If there’s one thing you can always count on when it comes to Ihsahn it’s evolution. Throughout his work with Emperor, Peccatum, and his solo work it’s been a constant examination of musical styles, finding new avenues and strains that work within the ever-expanding identity of the man himself. Àmr, his seventh sojourn as a solo artist acts more as a refinement rather than another branch into the unknown. As such it feels a little less immediate, but even treading water there’s enough stellar musicianship on display to further cement his stature as a visionary in the genre.
Since setting fire to organic expansion that started with Emperor’s Prometheus: The Discipline of Fire & Demise with 2013’s Das Seelenbrechen there’s been a welcome embrace of classic and krautrock, electronica and jazz, even some hints of R&B. And while an argument can be made these influences were always present if you dug deep enough into the chords and song structures, 2013 was the point where black metal ceased to be the musical foundation in which everything was constructed (though you can argue as Ihsahn has that the spirit is ever present), and became instead just another tool in the belt.

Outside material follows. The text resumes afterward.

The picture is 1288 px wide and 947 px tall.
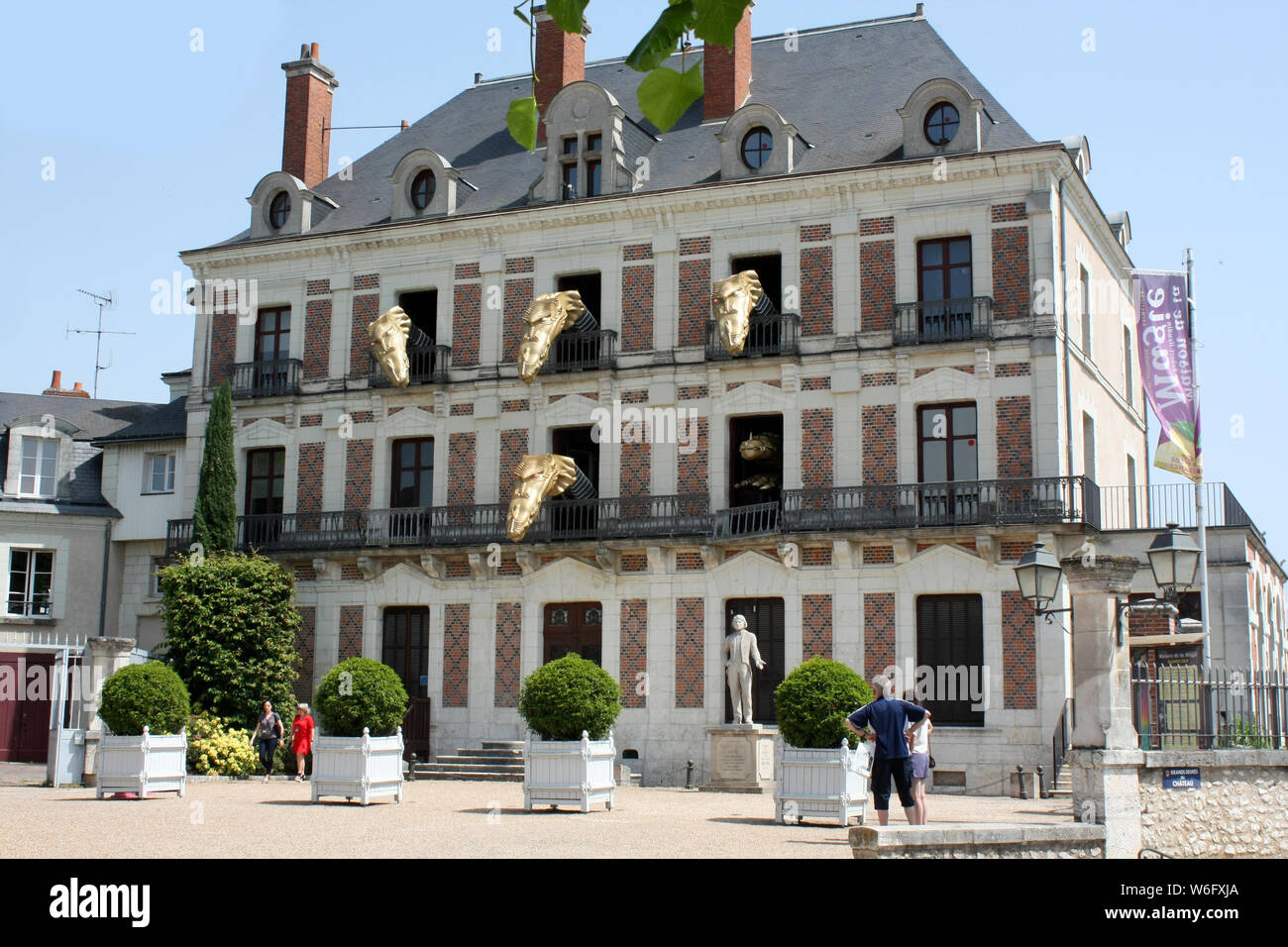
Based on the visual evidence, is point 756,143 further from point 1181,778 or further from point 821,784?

Striving for a more intimate, indoor feel than the more expansive Arktis the first thing immediately evident on opener “Lend Me the Eyes of Millennia” is the synth work. It’s indicative of the album as a whole, finding a warmth in analog sounds and a sense of space in the composition – something that’s always been a hallmark of Ihsahn’s work post-Emperor – but it also harkens back to those flashes of fury and turbulence. The song is incredibly fast and aggressive, even as it moves into more more progressive moments.

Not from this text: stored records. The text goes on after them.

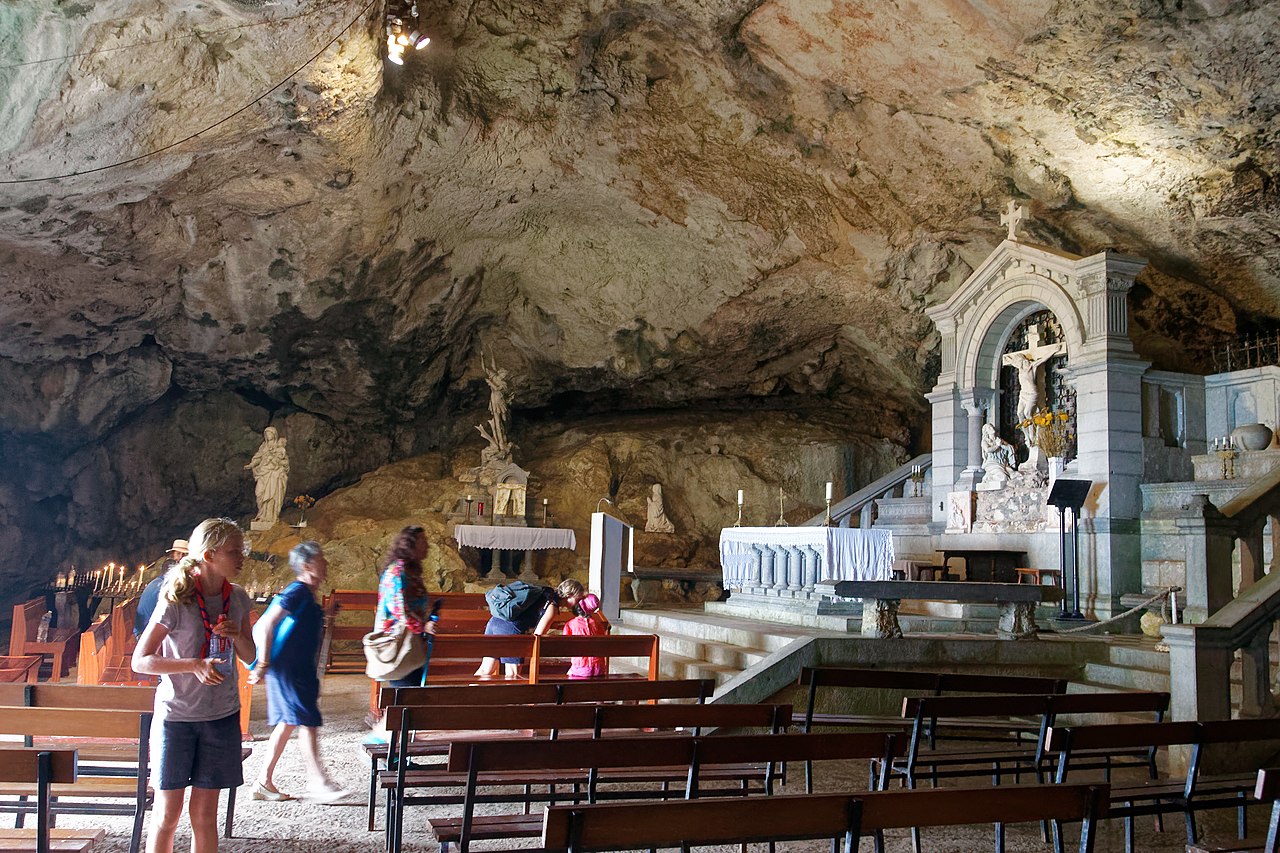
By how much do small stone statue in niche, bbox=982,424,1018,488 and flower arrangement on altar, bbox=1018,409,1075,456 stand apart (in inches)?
19.0

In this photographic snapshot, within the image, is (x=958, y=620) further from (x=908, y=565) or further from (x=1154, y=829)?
(x=1154, y=829)

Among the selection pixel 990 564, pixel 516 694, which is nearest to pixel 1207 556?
pixel 990 564

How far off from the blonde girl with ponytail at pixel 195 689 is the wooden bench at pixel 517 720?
2.55 ft

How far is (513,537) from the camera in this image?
1577cm

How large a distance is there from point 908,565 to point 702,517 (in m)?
6.68

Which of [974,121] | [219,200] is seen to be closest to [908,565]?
[974,121]

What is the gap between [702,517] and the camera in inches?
726

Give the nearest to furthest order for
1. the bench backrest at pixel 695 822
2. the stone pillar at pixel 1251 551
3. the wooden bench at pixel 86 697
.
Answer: the bench backrest at pixel 695 822 < the wooden bench at pixel 86 697 < the stone pillar at pixel 1251 551

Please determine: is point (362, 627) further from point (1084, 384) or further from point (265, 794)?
point (1084, 384)

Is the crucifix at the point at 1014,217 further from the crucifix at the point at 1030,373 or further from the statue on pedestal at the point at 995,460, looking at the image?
the statue on pedestal at the point at 995,460

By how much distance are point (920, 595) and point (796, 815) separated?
238 inches

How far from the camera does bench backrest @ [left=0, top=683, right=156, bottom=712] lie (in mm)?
4746

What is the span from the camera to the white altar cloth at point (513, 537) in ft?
50.9

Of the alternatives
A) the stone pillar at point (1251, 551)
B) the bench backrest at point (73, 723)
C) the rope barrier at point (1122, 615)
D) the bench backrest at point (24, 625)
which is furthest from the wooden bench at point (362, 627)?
→ the bench backrest at point (73, 723)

Spread out over the album’s lean 44 minutes “Arcana Imperii,” “In Rites of Passage” and “Wake” take the mix of progressive and black metal that Ihsahn’s perfected and polishes it to where new facets begin to gleam, such as the great harmonizations on “In Rites of Passage” and the killer chugging on both “Arcana Imperii” and “Wake.” The extensive keyboards don’t feel like a capitulation to the growing metal electronica movement; rather, its employ here is color and texture to the tracks. “Marble Soul” begins the same way, but when that middle section hits with the beautifully layered vocals you’re reminded there’s a whole other facet we don’t talk about nearly enough when it comes to Ihsahn.

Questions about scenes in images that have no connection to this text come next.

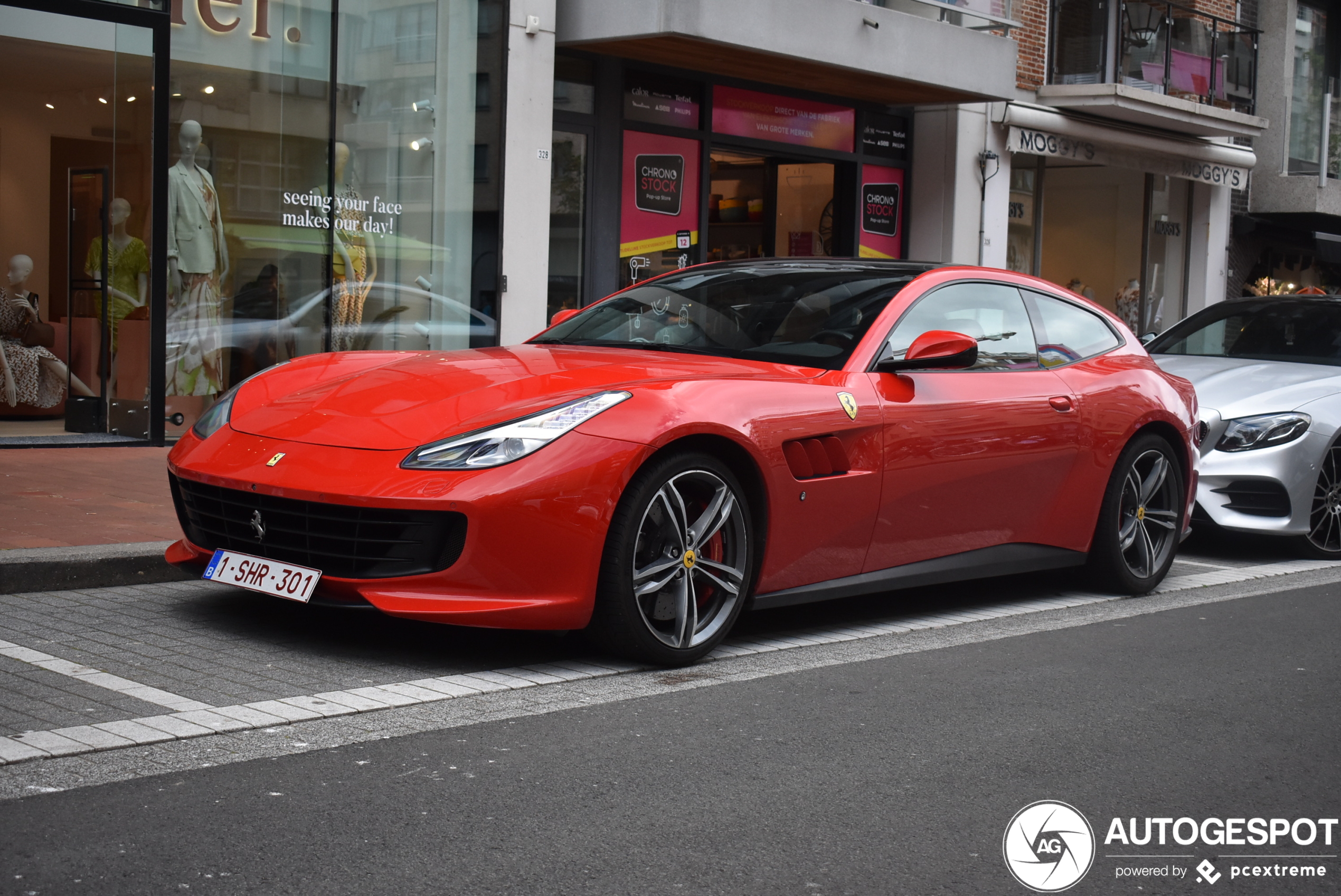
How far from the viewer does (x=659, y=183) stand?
1479cm

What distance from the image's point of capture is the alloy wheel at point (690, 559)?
4844mm

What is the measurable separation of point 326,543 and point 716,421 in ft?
4.31

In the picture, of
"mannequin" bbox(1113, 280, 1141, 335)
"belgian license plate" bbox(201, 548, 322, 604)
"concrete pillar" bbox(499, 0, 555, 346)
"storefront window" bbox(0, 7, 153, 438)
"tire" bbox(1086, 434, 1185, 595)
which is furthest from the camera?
"mannequin" bbox(1113, 280, 1141, 335)

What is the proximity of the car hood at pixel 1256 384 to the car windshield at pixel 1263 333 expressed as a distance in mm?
245

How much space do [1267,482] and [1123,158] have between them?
12357 mm

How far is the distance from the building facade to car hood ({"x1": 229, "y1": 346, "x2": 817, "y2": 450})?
19.4ft

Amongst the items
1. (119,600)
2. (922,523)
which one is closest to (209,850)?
(119,600)

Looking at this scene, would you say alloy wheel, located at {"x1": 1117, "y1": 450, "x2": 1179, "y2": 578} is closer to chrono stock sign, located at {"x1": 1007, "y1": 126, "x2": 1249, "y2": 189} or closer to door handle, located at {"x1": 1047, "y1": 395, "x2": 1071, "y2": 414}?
door handle, located at {"x1": 1047, "y1": 395, "x2": 1071, "y2": 414}

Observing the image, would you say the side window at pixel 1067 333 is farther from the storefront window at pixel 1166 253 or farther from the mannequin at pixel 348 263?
the storefront window at pixel 1166 253

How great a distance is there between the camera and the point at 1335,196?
22.9m

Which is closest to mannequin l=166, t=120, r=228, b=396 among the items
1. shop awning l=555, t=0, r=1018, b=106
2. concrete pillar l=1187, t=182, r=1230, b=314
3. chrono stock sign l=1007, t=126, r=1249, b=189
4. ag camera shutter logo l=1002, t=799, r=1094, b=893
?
shop awning l=555, t=0, r=1018, b=106

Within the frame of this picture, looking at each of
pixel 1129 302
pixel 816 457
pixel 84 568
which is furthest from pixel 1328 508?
pixel 1129 302

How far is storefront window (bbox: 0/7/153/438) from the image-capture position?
1125 cm

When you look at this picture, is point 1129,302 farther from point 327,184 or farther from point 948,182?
point 327,184
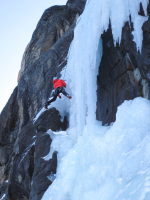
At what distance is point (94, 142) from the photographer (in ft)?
29.3

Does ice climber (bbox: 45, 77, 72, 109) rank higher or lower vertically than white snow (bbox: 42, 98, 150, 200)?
higher

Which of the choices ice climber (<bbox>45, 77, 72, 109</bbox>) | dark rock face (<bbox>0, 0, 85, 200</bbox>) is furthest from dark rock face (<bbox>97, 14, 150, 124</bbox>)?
dark rock face (<bbox>0, 0, 85, 200</bbox>)

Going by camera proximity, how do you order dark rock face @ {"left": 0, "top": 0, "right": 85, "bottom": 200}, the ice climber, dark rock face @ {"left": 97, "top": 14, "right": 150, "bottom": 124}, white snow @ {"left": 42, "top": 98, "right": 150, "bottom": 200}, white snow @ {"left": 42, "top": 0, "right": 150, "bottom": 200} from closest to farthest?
white snow @ {"left": 42, "top": 98, "right": 150, "bottom": 200}
white snow @ {"left": 42, "top": 0, "right": 150, "bottom": 200}
dark rock face @ {"left": 97, "top": 14, "right": 150, "bottom": 124}
dark rock face @ {"left": 0, "top": 0, "right": 85, "bottom": 200}
the ice climber

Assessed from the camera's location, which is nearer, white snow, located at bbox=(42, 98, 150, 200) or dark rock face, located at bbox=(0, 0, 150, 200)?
white snow, located at bbox=(42, 98, 150, 200)

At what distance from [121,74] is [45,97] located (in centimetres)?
439

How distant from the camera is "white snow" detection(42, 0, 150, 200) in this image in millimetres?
7196

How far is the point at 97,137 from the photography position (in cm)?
908

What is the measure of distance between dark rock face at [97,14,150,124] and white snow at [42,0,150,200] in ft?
0.53

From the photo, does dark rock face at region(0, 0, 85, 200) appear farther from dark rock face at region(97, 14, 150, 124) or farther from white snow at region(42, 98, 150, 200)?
dark rock face at region(97, 14, 150, 124)

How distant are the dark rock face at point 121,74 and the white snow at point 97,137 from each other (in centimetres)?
16

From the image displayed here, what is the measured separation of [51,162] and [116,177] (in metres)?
2.77

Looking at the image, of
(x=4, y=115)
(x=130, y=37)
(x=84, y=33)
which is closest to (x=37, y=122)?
(x=84, y=33)

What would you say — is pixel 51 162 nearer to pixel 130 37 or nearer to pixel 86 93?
pixel 86 93

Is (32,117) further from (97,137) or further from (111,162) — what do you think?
(111,162)
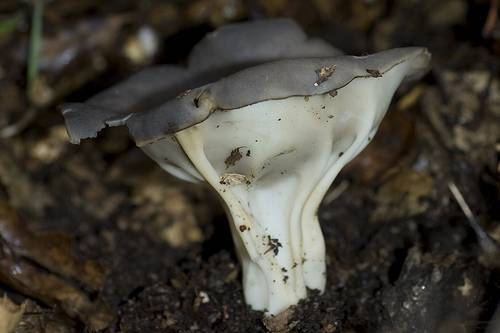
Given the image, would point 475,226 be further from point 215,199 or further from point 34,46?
point 34,46

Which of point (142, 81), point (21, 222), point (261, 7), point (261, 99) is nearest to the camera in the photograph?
point (261, 99)

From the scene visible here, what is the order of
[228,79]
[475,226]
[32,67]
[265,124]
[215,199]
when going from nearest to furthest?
[228,79], [265,124], [475,226], [215,199], [32,67]

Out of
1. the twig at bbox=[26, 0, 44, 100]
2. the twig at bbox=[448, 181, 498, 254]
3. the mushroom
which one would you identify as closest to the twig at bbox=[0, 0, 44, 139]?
the twig at bbox=[26, 0, 44, 100]

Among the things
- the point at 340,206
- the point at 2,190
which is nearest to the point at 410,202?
the point at 340,206

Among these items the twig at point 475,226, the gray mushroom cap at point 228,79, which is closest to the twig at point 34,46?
the gray mushroom cap at point 228,79

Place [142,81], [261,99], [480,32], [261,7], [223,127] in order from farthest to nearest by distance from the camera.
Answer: [261,7], [480,32], [142,81], [223,127], [261,99]

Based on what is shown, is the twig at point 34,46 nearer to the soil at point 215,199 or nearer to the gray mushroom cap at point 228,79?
the soil at point 215,199

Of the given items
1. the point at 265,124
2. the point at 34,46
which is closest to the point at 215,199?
the point at 265,124

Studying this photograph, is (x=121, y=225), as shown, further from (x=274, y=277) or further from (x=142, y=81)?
(x=274, y=277)
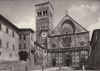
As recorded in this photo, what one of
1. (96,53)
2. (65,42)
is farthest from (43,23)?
(96,53)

Namely his vocals. It’s been long established that his distinctive metal rasp is one of the most identifiable signifiers in metal, but it’s time to really appreciate and call out how the man can layer clean voices and melodies like a wizard of the Devin Townsend school. The other half of the songs that comprise Àmr explore darker, more sensual tones. And yeah, I definitely meant to use sensual in relation to an Ihsahn track…how else to describe what he does in the opening “Twin Black Angels” before moving into an almost AOR progression in the chorus? “Sámr” is another great example of how Ihsahn effortlessly and fearlessly breathes life into things that on paper or in lesser hands would never work. The chorus in particular is a marvel of how the vocals shape the chords rather than the other way around.
Nothing on Àmr is going to change anyone’s opinion of Ihsahn or his music. I still haven’t decided if I like it more than Arktis or not, but the more I listen the more I an finding those tiny facets that reveal themselves with each spin, and I find myself sinking into those warmer moments, black as their spirit may be. That’s enough for me.